TASK ITEM: No pictures should be carried over. Output all other parts of the entries verbatim.
··· THE DATA ···
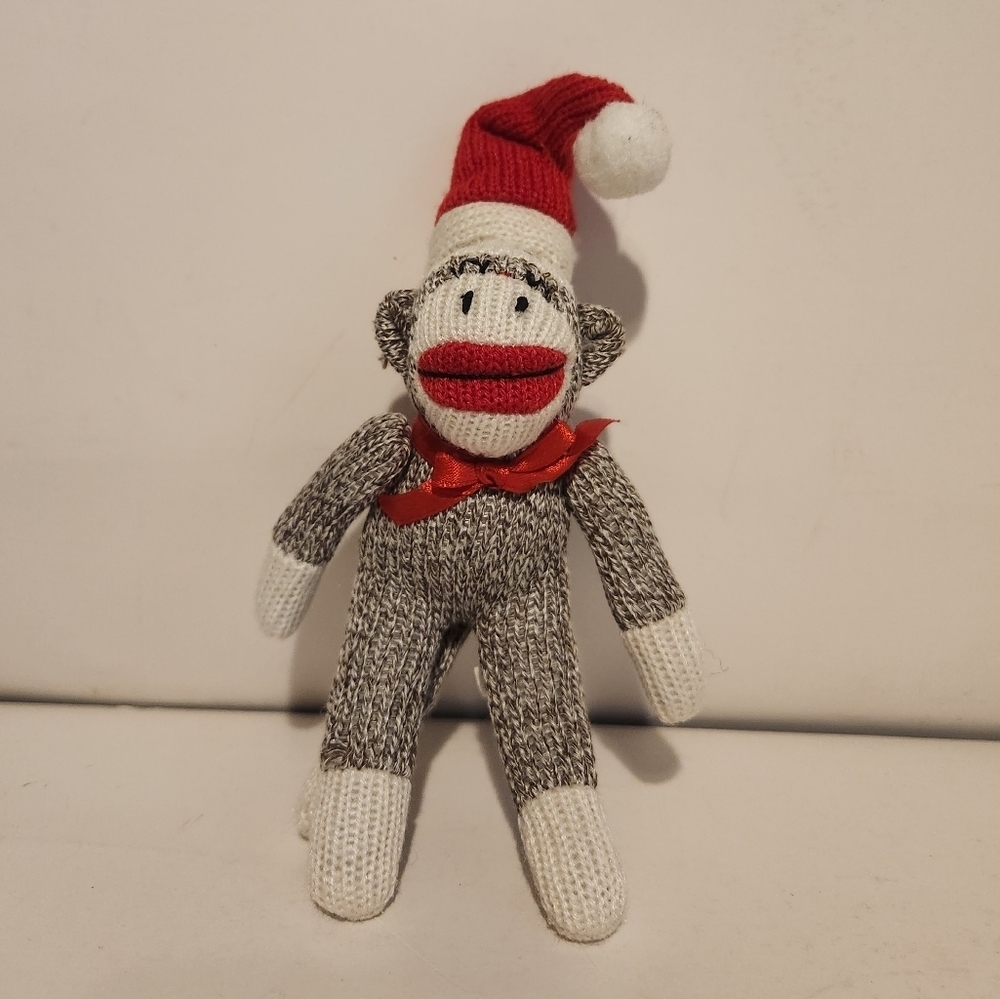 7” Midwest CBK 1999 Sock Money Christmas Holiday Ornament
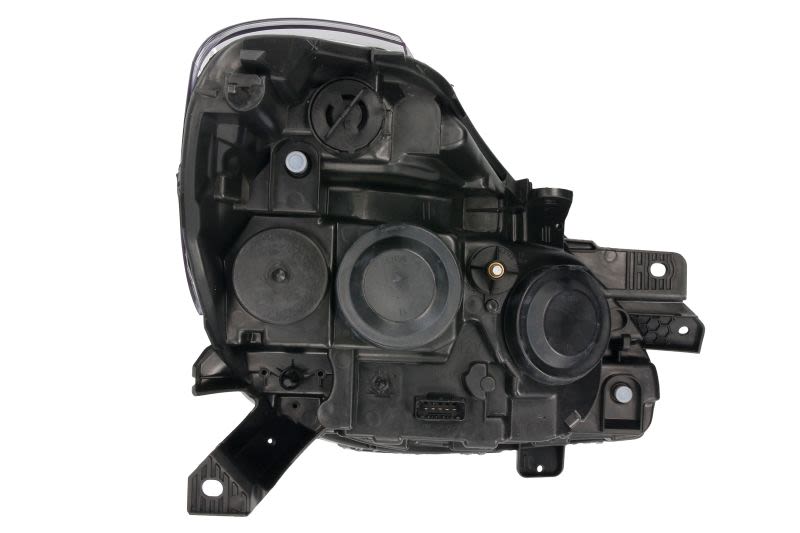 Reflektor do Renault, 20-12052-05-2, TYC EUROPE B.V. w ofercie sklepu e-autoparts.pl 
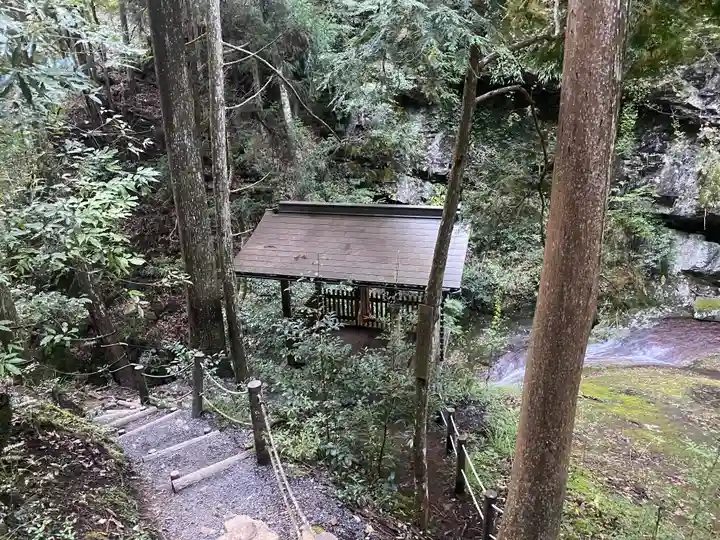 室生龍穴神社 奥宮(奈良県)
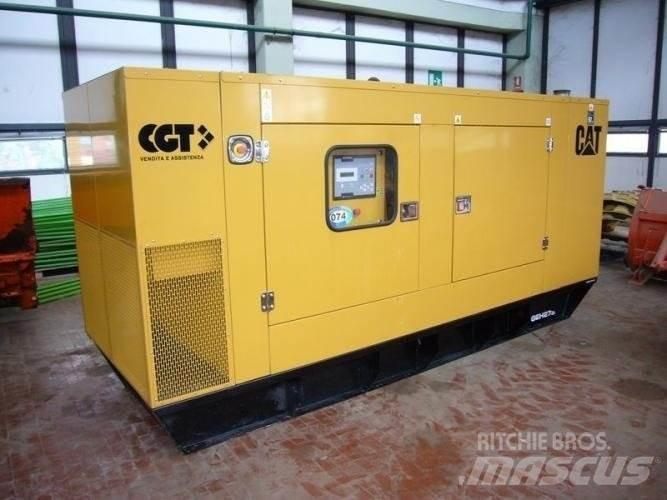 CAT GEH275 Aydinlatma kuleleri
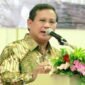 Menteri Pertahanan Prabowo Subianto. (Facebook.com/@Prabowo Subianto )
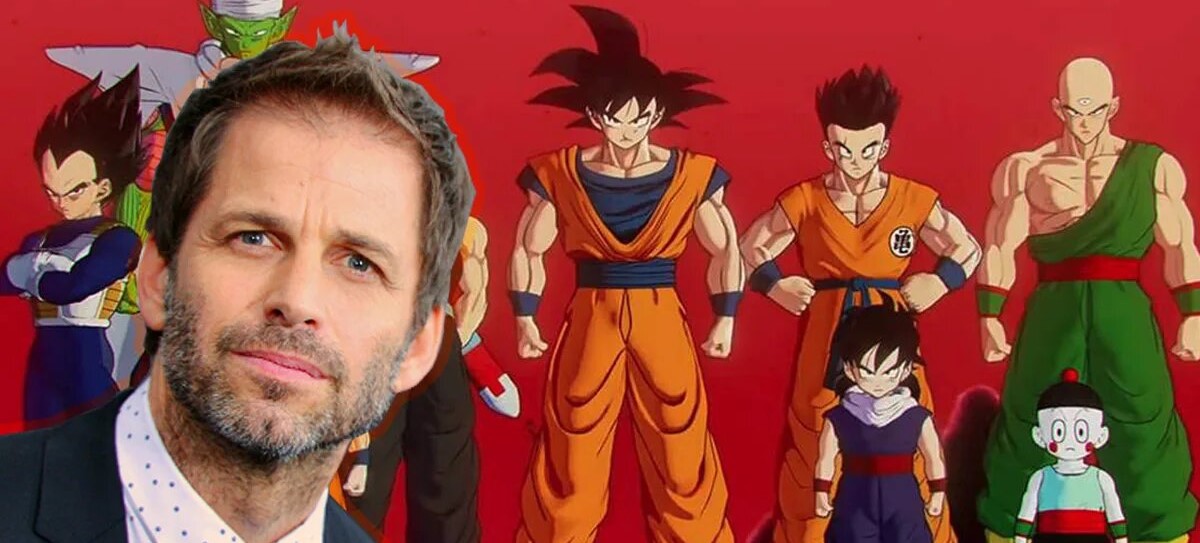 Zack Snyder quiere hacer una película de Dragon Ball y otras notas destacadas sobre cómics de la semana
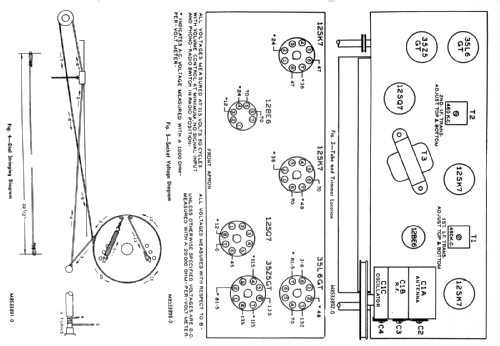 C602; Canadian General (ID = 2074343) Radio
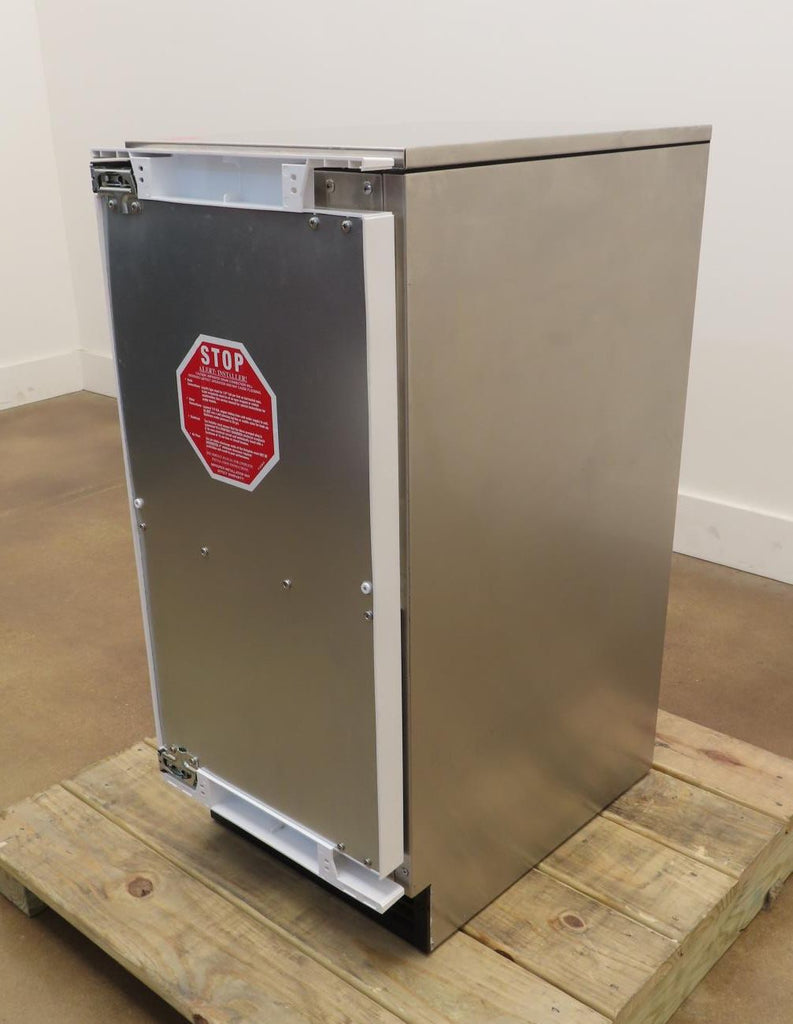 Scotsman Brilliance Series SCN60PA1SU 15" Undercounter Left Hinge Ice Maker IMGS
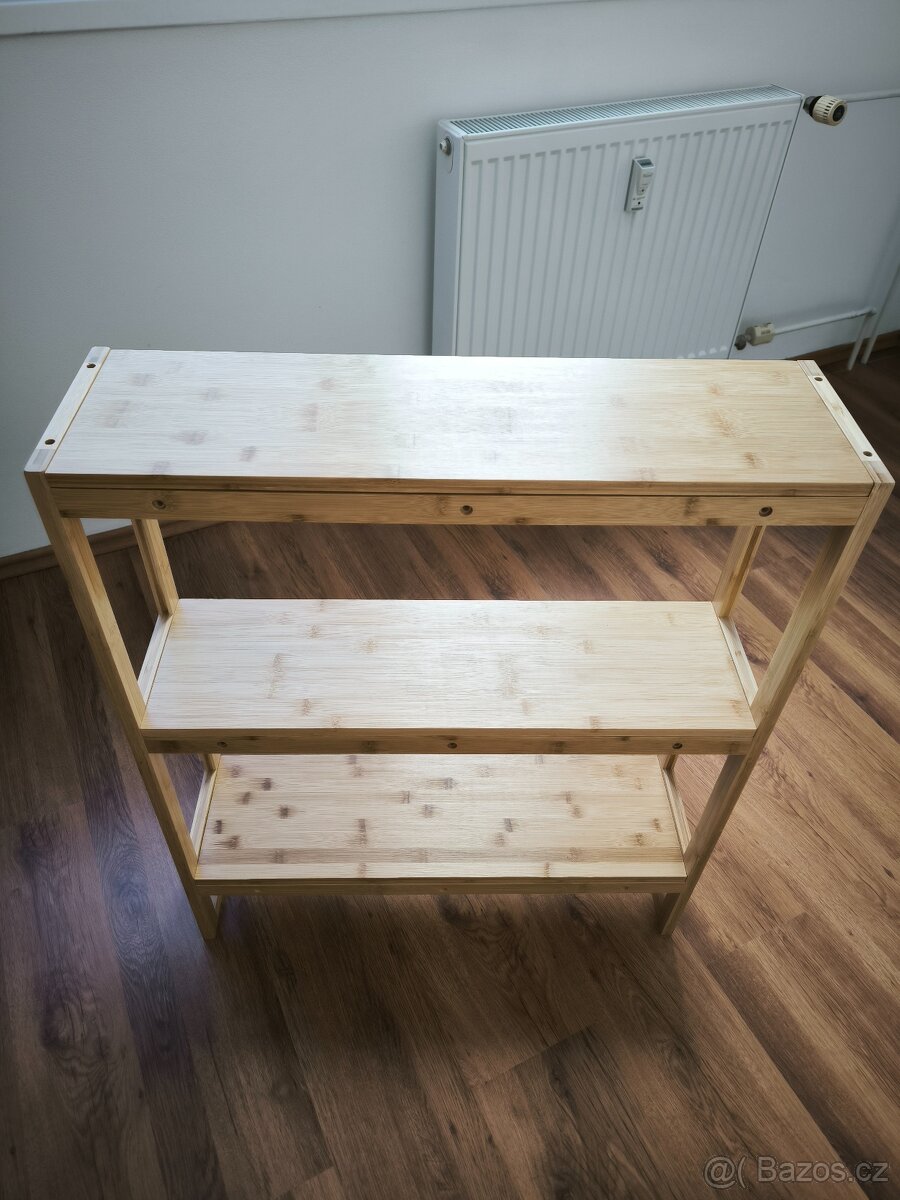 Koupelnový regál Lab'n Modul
···
TASK RESPONSE:
 7” Midwest CBK 1999 Sock Money Christmas Holiday Ornament
 Reflektor do Renault, 20-12052-05-2, TYC EUROPE B.V. w ofercie sklepu e-autoparts.pl 
 室生龍穴神社 奥宮(奈良県)
 CAT GEH275 Aydinlatma kuleleri
 Menteri Pertahanan Prabowo Subianto. (Facebook.com/@Prabowo Subianto )
 Zack Snyder quiere hacer una película de Dragon Ball y otras notas destacadas sobre cómics de la semana
 C602; Canadian General (ID = 2074343) Radio
 Scotsman Brilliance Series SCN60PA1SU 15" Undercounter Left Hinge Ice Maker IMGS
 Koupelnový regál Lab'n Modul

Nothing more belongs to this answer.